Shamim Hussein também deve ter sentido medo quando foi tentar recuperar a bicicleta que usava para levar comida, na Costa da Caparica, e foi esfaqueado. E é medo que seguramente sentirá a sua mulher que fica agora sozinha, num país estranho, que lhe matou o marido e a deixa com um bebé de 2 anos. Rachhpal Singh também deve ter ficado assustado, quando um grupo de homens com t-shirts do movimento 1143 o espancou numa área de serviço da A1, numa pausa do trabalho. Mas o medo que sentiu não lhe tolheu a coragem de os denunciar. E é a isso que me agarro.
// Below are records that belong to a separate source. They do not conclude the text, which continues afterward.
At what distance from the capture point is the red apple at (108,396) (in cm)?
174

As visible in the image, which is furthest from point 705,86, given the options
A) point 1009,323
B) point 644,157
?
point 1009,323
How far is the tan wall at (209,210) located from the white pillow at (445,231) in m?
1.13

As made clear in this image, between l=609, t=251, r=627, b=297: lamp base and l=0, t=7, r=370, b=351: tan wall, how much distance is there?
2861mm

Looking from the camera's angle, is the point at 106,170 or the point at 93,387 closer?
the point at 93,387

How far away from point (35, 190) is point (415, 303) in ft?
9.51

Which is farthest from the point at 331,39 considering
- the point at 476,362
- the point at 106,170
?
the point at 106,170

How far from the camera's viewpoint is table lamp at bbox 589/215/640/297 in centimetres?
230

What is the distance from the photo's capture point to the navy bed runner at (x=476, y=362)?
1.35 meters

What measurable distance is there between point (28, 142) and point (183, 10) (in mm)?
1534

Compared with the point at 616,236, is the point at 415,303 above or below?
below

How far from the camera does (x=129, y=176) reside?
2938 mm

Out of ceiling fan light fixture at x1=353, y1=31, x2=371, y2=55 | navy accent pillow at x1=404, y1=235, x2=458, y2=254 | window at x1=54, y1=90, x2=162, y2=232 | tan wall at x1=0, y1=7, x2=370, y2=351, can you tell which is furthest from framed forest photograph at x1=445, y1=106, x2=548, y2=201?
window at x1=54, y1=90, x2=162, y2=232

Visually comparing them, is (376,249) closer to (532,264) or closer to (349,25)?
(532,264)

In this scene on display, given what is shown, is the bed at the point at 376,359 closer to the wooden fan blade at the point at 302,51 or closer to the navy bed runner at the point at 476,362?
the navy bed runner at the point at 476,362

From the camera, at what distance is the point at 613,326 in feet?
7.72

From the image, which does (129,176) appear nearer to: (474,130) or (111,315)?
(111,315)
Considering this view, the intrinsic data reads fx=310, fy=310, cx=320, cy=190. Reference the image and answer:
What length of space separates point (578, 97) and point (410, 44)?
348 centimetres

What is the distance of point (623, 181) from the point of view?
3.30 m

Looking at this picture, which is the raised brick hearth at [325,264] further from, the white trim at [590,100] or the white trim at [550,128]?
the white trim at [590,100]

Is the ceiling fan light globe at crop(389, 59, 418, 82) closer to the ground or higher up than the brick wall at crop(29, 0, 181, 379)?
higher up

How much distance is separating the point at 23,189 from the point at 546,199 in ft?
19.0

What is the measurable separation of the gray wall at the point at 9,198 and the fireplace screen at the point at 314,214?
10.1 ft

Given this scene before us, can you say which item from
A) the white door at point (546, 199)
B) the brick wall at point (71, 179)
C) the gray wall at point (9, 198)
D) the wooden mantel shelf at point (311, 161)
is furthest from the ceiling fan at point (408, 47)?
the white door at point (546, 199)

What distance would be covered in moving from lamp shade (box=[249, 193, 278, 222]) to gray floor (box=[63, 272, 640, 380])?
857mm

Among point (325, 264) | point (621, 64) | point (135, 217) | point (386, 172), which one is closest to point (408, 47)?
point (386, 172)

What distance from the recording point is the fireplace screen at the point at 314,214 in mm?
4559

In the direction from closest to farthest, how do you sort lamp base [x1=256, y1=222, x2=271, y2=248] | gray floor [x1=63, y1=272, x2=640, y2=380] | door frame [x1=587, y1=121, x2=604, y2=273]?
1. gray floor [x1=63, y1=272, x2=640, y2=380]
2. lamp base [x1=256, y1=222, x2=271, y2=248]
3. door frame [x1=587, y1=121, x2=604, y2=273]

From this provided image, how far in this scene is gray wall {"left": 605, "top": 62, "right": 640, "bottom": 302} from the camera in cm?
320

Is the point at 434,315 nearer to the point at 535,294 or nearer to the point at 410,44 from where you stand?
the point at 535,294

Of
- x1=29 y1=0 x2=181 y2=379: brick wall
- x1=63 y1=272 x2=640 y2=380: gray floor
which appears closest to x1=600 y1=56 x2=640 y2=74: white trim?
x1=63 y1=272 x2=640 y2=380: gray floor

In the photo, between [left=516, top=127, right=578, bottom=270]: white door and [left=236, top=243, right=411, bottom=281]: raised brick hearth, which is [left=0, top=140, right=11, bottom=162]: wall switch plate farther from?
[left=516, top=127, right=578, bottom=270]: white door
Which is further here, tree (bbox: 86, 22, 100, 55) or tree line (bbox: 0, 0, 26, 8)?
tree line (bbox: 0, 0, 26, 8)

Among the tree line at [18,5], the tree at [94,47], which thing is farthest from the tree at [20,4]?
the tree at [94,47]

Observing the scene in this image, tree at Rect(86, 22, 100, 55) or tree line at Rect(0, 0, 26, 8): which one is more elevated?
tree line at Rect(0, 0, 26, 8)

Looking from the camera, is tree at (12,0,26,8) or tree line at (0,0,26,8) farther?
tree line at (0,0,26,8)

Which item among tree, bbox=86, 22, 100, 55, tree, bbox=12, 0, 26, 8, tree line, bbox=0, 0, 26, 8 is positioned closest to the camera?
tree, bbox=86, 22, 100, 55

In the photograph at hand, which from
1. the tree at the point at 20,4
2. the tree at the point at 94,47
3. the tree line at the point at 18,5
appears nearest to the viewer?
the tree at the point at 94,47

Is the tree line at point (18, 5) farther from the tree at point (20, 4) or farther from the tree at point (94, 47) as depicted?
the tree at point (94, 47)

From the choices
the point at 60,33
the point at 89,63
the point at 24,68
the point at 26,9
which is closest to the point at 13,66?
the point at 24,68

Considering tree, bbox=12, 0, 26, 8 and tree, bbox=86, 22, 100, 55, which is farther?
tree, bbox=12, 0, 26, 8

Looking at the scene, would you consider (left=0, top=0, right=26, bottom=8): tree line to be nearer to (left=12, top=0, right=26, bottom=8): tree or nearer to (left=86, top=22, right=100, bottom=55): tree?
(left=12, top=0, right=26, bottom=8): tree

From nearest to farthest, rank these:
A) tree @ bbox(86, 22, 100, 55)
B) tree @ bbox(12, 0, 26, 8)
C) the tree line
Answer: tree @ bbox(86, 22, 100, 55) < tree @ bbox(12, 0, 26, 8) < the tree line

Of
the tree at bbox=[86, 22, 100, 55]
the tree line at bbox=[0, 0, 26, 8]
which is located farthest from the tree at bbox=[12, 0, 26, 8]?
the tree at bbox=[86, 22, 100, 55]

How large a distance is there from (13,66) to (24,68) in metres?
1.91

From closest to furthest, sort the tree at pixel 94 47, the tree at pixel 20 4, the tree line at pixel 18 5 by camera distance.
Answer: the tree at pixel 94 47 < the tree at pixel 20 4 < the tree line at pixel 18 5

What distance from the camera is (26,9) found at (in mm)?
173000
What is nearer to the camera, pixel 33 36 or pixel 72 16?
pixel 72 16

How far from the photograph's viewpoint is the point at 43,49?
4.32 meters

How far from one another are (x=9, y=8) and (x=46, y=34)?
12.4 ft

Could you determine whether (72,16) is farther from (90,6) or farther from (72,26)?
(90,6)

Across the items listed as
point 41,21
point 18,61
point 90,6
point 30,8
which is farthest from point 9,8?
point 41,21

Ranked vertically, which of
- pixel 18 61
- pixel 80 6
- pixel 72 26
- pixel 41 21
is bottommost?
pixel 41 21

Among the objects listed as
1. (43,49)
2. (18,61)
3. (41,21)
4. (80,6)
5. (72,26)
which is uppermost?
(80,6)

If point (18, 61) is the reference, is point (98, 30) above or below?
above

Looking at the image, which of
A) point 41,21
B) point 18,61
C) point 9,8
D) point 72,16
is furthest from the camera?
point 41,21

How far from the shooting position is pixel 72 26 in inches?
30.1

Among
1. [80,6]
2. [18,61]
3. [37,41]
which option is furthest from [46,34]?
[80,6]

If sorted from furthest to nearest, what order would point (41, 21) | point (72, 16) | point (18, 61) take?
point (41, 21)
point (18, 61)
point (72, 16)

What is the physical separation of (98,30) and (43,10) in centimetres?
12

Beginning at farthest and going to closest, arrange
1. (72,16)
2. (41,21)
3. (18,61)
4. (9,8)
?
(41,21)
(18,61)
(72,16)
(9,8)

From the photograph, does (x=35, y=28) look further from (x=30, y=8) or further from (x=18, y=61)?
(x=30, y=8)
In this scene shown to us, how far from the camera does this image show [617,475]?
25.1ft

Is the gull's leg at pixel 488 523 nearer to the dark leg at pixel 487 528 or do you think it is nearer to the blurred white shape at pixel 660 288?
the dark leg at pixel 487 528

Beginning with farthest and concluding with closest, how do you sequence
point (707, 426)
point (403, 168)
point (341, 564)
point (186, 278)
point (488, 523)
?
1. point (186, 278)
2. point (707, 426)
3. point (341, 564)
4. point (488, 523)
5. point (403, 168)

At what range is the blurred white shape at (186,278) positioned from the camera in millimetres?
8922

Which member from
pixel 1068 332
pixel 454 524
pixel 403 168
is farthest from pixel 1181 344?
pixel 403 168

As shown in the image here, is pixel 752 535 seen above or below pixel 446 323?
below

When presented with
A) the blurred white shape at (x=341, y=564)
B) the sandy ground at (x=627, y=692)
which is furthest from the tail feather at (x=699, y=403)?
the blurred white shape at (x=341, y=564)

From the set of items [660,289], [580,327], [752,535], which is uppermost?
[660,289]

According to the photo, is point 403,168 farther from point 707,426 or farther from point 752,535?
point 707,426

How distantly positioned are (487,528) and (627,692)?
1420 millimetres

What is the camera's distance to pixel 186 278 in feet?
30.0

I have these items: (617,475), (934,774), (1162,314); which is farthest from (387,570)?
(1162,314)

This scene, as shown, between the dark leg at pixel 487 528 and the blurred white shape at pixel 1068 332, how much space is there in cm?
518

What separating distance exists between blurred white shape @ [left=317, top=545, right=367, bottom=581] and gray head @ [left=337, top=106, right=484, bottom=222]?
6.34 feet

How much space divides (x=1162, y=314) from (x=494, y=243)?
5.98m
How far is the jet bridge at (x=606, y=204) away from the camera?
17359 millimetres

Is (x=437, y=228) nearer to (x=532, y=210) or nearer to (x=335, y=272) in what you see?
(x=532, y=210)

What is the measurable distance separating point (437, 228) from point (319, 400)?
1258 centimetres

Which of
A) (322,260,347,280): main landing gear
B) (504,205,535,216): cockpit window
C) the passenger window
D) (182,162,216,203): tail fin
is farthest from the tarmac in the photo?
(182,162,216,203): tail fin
Porque a coragem não é a ausência do medo, mas o momento em que o olhamos de frente e lhe passamos por cima.

O medo é um bichinho pequeno, que mal se vê, mas que quando nos entra no corpo nos paralisa e nos cega. E é também uma poderosa ferramenta de poder. O medo de perder o emprego faz-nos calar as injustiças. O medo de ficar sem casa faz-nos esmifrar a vida, consumida em trabalho e preocupações. O medo do amanhã encolhe-nos. O medo de falar sufoca-nos.

E é por isso que há tantos que nos querem com medo. Eles têm medo de que não tenhamos medo. Quem nos quer obedientes e calados, quem nos quer sossegados e alienados, quem nos quer explorados e agradecidos, quem nos quer para carne para canhão, quem nos quer para pagar e calar, quem nos quer para continuar a fazer girar a máquina que lhes enche os bolsos enquanto nos suga a vida, quer que tenhamos medo.

E é por isso que não tenho medo. A ideia de que eles vivem amedrontados com a nossa coragem espanta-me o medo. “A vida não é perigosa”, disse-me, um dia, um amigo, explicando-me as vantagens de avançar por ela de peito feito, sem olhar para trás, sem deixar que as pernas que nos tremem nos travem.

Sabem como é que se vence o medo? Com os olhos abertos e o coração cheio de amor. Pensei muito nisto enquanto andei, em reportagem, pelas ruas da Tapada das Mercês, em Sintra, e vi pessoas de todas as cores e de vários países, caminhando sorridentes e falando-se como se fala a um vizinho que também é um amigo. Aquelas ruas periféricas, que nos dizem que são perigosas, também são espaços de partilha e comunidade. E é isso que nos faz sentir seguros.

De cada vez que damos as mãos, perdemos o medo. Mas fazemos mais do que isso. Sentimos que não estamos sozinhos e temos a força de sermos muitos. Há quem não nos queira com esse poder. Há quem nos queira sós e assustados, para melhor poder controlar-nos e explorar-nos. A esses teremos de responder de cabeça erguida, olhos nos olhos, sorriso nos lábios e firmeza nos gestos. Vocês não nos assustam. Havemos de vencer o medo.

O primeiro passo para perder o medo é voltar a olhar para as coisas de olhos abertos. Aceitar que do outro lado pode estar (deve estar) alguém como nós, alguém com os mesmos sonhos e esperanças, alguém com os mesmos medos. Sair da toca das barricadas. Ouvir. Aceitar que nem todos temos de ser exatamente da mesma maneira para sermos iguais.

Fui sempre feliz quando me aproximei do que me era estranho. Porque essa aproximação conduz, quase sempre, à conclusão de que somos afinal muito parecidos. E somos sempre felizes quando nos encontramos. Não temos nada a perder a não ser o medo. Tenhamos a força de o arrancar de cima como quem lança ao ar uma capa que nos sufoca e impede de ver a realidade. Havemos de vencer o medo.